Text passage -
________________________

Suppose you wanted to found a world power. To get the new nation's economy rolling, you'd have to provide its citizens with currency. You'd want to design handsome, durable bills. They must feel substantial and look majestic enough to engender national pride.

On the other hand, this currency can't be costly to produce. It must roll off presses easily, survive its contact with 10,000 sweaty palms, and after years of fingering, crumpling, laundering, and even bleaching, remain recognizable. "Any scientist who thinks this is a trivial problem is out of his gourd," says Robert R. Shannon, an optics researcher at the University of Arizona, Tucson.

Moreover, the bills must be tough to reproduce. "When it comes to counterfeiting," he adds, "you have to fool some very clever people."

Such considerations represent only the tip of the iceberg for the U.S. Treasury Department's Bureau of Engraving and Printing (BEP), the federal agency responsible for producing the greenbacks that grace U.S. wallets. Faced with the rapid rise of desktop publishing-complete with top-notch ink-jet printers, color copiers, and scanners-BEP has had to confront a sobering reality: Uncle Sam's greenbacks may soon be under siege.

With $380 billion in circulation worldwide, Washington finds itself hard-pressed to keep track of every note. In 1994, the Secret Service seized $45.7 million in counterfeit bills before they entered U.S. circulation-though forgers successfully sneaked $25.3 million in fakes into the economy.

Overseas, where counterfeiting of U.S. currency occurs more frequently, agents detected another $137.7 million in bogus bills.

________________________

Records supplied -
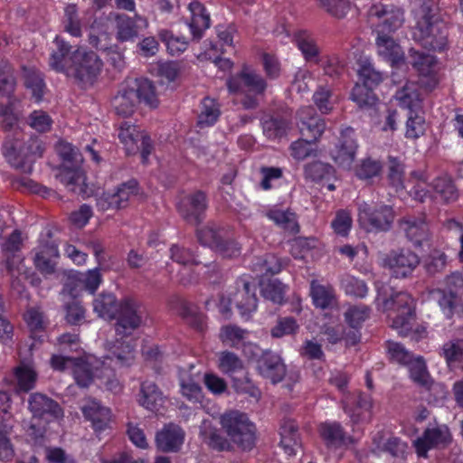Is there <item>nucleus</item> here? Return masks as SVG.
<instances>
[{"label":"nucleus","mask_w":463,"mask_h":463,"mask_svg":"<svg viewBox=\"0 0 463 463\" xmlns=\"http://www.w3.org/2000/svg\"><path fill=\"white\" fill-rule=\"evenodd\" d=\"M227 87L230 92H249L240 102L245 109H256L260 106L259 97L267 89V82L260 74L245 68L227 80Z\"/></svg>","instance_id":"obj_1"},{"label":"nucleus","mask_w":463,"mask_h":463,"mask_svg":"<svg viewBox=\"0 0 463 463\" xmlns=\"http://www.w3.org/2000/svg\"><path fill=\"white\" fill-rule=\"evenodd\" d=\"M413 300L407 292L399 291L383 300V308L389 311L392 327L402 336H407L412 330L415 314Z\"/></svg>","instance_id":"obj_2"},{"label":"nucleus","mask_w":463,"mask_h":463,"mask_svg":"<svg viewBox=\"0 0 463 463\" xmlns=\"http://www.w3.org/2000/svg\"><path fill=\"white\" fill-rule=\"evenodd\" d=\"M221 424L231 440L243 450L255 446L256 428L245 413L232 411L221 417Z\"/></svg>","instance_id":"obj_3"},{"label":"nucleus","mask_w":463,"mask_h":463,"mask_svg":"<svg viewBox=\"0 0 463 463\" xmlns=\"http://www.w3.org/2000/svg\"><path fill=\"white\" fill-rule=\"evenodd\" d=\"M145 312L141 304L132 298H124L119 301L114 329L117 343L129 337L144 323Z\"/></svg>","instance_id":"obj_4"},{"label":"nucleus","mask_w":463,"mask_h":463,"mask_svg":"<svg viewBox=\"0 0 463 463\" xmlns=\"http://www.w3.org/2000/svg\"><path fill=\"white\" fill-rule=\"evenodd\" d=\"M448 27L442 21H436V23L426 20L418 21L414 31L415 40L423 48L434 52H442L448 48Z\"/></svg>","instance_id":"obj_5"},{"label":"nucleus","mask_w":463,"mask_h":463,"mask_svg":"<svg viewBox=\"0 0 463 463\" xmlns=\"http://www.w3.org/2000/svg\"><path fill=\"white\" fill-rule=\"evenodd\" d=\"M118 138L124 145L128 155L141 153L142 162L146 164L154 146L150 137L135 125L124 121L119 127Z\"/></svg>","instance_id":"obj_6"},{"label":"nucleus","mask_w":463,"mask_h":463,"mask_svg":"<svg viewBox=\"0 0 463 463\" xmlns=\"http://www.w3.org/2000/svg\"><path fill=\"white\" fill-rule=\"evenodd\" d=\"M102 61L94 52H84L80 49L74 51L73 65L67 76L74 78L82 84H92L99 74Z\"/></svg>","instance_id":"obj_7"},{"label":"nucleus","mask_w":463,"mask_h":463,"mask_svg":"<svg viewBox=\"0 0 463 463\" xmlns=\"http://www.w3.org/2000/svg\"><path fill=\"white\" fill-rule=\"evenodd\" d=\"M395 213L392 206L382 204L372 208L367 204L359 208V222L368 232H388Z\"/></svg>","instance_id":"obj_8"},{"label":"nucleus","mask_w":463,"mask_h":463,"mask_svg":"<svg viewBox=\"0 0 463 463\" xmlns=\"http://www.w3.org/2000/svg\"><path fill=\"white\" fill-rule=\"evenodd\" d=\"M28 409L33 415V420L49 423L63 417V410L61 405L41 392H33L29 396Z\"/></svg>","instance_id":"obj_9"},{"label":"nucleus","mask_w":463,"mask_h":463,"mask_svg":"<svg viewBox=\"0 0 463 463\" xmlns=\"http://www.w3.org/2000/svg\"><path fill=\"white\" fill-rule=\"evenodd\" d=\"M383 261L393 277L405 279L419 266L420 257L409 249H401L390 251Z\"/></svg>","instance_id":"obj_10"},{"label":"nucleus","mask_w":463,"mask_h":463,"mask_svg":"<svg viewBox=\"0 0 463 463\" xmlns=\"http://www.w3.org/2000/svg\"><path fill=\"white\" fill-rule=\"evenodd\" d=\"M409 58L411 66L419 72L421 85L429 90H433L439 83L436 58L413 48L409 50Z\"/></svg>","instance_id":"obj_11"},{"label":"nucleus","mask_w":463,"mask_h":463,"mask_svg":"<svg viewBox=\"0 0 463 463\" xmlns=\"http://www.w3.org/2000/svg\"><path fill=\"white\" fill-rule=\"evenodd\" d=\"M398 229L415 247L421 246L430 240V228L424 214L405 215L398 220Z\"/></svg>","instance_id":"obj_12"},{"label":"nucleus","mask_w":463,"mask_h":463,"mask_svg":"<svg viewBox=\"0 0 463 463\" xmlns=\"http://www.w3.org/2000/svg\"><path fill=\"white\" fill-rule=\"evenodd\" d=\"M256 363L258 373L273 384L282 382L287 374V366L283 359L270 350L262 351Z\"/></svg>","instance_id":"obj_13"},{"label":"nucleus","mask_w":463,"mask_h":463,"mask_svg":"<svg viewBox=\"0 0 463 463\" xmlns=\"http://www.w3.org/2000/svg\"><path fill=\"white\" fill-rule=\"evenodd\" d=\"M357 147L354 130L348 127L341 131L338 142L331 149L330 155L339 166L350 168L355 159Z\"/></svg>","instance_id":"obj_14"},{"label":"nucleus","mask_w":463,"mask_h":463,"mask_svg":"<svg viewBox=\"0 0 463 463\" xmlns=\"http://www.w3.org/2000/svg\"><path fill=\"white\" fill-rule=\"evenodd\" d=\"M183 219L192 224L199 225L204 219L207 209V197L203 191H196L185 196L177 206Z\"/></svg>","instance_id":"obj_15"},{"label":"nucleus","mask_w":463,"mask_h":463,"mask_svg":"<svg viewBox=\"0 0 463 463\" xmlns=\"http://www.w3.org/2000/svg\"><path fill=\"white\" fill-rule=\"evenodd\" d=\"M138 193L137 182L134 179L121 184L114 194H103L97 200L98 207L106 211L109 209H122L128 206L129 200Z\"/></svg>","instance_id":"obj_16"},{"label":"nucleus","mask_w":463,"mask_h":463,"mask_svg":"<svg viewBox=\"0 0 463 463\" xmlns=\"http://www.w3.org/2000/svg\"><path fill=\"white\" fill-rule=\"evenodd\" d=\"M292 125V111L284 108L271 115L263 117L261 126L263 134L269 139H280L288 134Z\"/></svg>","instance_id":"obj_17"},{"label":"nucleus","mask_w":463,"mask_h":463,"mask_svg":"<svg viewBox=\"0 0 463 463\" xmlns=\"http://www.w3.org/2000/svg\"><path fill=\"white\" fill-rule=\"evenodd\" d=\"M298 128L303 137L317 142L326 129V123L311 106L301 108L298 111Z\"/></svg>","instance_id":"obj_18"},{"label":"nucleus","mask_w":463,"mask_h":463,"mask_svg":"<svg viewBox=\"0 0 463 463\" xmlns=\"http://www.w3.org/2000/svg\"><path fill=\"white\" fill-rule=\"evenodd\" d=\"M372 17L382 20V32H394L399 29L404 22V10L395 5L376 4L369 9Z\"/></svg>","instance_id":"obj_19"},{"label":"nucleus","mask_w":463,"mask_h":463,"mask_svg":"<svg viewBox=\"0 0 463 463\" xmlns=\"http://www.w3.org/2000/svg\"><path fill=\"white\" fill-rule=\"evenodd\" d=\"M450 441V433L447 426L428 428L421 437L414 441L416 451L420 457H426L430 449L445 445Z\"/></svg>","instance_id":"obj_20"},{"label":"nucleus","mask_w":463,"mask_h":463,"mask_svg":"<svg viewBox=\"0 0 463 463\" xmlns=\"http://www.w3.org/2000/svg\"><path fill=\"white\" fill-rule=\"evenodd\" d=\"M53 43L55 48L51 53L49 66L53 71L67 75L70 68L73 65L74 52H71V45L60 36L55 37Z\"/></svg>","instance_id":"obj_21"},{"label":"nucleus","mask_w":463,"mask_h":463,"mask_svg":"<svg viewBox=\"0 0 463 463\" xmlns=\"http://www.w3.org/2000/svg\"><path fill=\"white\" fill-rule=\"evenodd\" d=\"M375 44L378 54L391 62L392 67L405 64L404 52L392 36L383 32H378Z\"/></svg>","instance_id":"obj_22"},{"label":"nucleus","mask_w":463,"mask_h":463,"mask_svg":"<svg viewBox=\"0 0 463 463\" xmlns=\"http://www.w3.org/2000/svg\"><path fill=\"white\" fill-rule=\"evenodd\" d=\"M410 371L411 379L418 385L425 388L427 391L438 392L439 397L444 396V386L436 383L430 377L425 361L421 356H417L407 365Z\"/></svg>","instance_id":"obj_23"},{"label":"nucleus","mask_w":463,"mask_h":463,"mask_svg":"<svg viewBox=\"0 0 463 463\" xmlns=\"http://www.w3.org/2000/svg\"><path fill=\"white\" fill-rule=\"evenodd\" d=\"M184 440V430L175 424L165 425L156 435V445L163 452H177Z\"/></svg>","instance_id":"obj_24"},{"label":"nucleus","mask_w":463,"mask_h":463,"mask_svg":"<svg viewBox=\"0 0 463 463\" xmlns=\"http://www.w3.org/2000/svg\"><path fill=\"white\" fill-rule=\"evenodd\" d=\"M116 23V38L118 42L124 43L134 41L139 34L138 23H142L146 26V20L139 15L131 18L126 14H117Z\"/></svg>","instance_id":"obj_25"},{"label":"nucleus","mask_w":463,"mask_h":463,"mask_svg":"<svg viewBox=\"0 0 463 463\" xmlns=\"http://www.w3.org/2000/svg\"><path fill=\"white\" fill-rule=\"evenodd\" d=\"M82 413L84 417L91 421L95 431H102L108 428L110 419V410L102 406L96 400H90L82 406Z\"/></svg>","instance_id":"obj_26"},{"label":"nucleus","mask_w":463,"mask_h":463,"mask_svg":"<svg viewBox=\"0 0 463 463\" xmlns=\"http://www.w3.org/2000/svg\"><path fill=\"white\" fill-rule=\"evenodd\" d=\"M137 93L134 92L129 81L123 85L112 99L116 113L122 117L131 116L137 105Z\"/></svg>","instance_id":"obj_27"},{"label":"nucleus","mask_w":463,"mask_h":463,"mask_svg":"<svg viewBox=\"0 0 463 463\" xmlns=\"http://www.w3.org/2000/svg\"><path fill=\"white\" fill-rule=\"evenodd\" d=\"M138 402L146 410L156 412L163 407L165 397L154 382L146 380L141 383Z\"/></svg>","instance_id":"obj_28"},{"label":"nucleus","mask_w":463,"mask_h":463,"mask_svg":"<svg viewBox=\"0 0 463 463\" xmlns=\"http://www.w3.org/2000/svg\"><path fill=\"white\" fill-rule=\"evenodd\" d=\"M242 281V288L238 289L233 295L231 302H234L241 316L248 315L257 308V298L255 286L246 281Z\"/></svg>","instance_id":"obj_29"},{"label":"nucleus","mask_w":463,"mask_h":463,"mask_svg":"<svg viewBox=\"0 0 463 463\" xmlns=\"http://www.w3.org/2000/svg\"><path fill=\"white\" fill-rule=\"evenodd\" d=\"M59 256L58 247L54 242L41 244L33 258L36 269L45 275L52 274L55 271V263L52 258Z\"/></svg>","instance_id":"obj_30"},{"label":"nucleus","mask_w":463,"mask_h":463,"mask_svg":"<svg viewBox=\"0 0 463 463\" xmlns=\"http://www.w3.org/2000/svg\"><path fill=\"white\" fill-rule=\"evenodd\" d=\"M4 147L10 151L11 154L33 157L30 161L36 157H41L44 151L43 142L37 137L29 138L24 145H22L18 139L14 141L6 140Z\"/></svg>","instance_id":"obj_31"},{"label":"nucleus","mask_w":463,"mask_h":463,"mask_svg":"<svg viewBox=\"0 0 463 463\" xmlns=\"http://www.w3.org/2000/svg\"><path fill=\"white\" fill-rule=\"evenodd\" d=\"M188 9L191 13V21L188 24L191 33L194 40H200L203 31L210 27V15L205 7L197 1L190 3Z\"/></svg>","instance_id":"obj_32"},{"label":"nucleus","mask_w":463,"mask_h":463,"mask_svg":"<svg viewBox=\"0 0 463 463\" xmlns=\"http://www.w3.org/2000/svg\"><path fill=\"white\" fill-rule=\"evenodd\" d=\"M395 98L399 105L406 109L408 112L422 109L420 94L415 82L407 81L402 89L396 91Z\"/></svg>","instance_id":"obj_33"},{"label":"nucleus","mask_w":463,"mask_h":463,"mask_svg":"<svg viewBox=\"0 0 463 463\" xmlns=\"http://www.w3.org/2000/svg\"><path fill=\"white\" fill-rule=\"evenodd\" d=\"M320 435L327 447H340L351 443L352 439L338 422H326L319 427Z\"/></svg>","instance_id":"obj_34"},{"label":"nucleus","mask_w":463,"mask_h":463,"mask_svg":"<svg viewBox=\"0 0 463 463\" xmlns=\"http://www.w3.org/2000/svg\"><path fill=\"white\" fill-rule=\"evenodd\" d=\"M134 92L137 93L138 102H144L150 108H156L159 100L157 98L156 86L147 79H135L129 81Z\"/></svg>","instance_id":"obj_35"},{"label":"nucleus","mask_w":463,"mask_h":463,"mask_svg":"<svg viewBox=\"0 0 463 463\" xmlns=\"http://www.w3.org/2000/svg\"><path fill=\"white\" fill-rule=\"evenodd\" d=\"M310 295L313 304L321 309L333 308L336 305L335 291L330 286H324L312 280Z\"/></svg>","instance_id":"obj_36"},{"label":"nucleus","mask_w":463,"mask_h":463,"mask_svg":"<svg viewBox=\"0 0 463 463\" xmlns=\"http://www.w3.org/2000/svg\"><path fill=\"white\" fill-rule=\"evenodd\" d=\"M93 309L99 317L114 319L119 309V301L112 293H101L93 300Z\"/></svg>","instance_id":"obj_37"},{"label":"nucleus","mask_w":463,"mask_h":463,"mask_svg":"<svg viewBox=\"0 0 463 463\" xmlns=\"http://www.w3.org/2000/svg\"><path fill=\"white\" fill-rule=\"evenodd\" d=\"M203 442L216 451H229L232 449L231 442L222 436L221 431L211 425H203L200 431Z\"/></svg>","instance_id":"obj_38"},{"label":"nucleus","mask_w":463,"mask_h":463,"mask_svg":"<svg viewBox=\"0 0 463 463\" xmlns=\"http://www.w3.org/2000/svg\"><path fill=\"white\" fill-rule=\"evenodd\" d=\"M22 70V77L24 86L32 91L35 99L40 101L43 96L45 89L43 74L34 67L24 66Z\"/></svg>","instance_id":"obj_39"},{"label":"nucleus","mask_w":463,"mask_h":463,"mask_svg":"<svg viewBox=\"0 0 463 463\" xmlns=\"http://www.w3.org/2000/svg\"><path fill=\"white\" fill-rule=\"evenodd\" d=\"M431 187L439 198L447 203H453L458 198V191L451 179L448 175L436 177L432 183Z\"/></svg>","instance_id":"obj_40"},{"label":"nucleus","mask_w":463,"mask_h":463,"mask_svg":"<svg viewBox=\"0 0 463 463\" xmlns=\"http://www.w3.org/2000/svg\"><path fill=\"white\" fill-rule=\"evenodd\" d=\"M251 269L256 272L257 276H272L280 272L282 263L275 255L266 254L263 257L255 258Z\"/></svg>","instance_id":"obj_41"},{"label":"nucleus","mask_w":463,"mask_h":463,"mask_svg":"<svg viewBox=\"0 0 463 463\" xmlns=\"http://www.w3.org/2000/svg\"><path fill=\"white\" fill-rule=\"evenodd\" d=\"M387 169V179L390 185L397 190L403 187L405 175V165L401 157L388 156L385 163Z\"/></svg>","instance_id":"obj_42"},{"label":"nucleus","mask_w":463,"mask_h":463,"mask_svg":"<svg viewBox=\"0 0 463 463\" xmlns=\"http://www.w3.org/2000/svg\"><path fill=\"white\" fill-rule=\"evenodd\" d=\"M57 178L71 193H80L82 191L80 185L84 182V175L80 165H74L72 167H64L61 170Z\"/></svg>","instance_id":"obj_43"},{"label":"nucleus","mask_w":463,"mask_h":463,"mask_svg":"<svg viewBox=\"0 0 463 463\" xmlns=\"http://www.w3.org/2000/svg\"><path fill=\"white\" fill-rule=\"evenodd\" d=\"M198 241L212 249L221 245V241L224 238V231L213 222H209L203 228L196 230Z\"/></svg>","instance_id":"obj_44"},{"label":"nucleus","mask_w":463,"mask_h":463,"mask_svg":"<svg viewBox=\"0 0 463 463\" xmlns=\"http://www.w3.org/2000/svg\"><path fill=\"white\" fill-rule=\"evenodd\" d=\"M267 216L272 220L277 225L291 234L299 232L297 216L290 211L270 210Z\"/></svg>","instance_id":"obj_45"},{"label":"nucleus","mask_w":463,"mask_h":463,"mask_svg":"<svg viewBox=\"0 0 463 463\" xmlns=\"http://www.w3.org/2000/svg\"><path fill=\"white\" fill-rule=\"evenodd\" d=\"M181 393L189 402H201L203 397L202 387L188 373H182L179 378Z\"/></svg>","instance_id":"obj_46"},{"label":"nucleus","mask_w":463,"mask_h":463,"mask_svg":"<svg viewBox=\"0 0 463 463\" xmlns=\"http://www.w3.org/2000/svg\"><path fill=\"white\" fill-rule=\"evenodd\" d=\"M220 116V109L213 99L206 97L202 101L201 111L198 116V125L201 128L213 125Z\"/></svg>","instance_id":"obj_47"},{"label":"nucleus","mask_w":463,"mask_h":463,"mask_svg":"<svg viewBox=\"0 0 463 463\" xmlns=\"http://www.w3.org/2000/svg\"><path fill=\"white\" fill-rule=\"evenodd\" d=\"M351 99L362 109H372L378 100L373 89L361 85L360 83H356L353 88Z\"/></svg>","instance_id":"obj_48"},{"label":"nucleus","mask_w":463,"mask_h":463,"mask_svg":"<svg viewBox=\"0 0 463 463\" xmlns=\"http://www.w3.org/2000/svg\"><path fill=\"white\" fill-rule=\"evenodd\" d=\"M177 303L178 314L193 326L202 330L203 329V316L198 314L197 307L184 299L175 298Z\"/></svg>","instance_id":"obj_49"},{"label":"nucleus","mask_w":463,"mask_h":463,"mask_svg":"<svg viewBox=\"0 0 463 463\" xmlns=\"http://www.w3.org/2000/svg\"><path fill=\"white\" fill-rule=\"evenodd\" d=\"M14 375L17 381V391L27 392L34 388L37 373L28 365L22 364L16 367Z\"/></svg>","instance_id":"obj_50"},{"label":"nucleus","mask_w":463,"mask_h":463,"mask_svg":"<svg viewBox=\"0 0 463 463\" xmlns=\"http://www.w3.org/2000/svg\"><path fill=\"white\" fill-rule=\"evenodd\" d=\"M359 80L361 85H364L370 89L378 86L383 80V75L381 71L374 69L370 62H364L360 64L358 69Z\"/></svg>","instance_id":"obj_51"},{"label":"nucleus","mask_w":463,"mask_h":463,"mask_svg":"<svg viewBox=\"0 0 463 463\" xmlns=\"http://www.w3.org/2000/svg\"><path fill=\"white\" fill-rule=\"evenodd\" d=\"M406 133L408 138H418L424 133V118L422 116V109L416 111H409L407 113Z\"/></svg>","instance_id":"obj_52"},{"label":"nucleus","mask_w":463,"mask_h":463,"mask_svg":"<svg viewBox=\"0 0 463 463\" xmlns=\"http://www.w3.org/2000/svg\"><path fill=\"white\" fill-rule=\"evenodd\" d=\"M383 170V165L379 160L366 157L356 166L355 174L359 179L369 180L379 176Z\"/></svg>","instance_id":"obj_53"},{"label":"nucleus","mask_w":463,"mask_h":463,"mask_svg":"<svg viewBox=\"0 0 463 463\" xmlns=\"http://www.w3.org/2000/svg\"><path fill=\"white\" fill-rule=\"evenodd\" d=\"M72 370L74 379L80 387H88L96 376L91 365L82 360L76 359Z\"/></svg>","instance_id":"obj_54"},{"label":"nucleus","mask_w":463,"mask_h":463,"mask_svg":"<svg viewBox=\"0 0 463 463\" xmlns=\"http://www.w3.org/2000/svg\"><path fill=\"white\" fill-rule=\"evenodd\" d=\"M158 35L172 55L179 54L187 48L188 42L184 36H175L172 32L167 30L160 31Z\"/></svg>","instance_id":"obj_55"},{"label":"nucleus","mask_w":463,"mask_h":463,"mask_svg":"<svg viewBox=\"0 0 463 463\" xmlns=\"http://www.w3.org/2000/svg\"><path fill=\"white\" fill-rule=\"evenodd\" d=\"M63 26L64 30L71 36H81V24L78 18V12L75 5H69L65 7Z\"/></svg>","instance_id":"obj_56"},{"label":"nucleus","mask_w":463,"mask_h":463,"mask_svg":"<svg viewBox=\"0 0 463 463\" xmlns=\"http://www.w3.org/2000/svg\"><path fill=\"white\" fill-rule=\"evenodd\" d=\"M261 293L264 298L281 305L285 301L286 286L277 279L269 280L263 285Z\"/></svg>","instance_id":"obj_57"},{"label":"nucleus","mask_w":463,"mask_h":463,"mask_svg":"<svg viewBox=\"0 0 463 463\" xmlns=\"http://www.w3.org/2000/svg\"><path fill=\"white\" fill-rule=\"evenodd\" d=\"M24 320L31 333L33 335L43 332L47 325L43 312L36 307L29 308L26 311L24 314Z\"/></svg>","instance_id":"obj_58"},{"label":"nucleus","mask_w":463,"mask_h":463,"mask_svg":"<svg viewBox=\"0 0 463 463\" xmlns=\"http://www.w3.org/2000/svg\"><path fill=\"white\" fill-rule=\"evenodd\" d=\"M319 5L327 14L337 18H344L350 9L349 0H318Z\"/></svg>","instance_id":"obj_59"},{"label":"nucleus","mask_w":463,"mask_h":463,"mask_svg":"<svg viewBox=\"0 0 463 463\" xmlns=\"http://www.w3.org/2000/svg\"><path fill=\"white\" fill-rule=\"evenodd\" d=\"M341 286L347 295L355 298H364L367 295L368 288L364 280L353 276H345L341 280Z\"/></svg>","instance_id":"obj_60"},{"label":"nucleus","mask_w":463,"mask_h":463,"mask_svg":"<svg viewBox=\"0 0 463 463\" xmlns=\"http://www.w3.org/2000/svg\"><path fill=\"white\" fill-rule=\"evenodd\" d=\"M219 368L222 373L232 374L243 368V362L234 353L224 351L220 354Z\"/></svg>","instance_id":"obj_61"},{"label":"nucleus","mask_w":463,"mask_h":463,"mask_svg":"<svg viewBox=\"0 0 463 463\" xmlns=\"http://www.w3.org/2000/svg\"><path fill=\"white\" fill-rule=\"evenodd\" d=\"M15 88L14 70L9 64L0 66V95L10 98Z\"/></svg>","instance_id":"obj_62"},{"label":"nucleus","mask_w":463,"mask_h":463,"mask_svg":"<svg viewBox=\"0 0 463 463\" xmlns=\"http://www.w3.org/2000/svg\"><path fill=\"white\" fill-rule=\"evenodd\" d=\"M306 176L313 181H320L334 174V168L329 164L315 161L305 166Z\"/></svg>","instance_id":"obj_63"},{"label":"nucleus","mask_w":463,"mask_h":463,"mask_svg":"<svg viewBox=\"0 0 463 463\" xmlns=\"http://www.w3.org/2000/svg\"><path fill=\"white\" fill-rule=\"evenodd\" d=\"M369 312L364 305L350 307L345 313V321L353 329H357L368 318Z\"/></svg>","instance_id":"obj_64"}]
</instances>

________________________

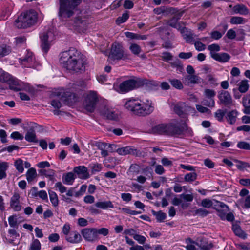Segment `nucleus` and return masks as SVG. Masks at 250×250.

________________________

Brief - Could you pull out the whole passage on counterfeiting U.S. currency, word for word? The entries have no connection to the passage on counterfeiting U.S. currency.

Response below -
Suppose you wanted to found a world power. To get the new nation's economy rolling, you'd have to provide its citizens with currency. You'd want to design handsome, durable bills. They must feel substantial and look majestic enough to engender national pride.

On the other hand, this currency can't be costly to produce. It must roll off presses easily, survive its contact with 10,000 sweaty palms, and after years of fingering, crumpling, laundering, and even bleaching, remain recognizable. "Any scientist who thinks this is a trivial problem is out of his gourd," says Robert R. Shannon, an optics researcher at the University of Arizona, Tucson.

Moreover, the bills must be tough to reproduce. "When it comes to counterfeiting," he adds, "you have to fool some very clever people."

Such considerations represent only the tip of the iceberg for the U.S. Treasury Department's Bureau of Engraving and Printing (BEP), the federal agency responsible for producing the greenbacks that grace U.S. wallets. Faced with the rapid rise of desktop publishing-complete with top-notch ink-jet printers, color copiers, and scanners-BEP has had to confront a sobering reality: Uncle Sam's greenbacks may soon be under siege.

With $380 billion in circulation worldwide, Washington finds itself hard-pressed to keep track of every note. In 1994, the Secret Service seized $45.7 million in counterfeit bills before they entered U.S. circulation-though forgers successfully sneaked $25.3 million in fakes into the economy.

Overseas, where counterfeiting of U.S. currency occurs more frequently, agents detected another $137.7 million in bogus bills.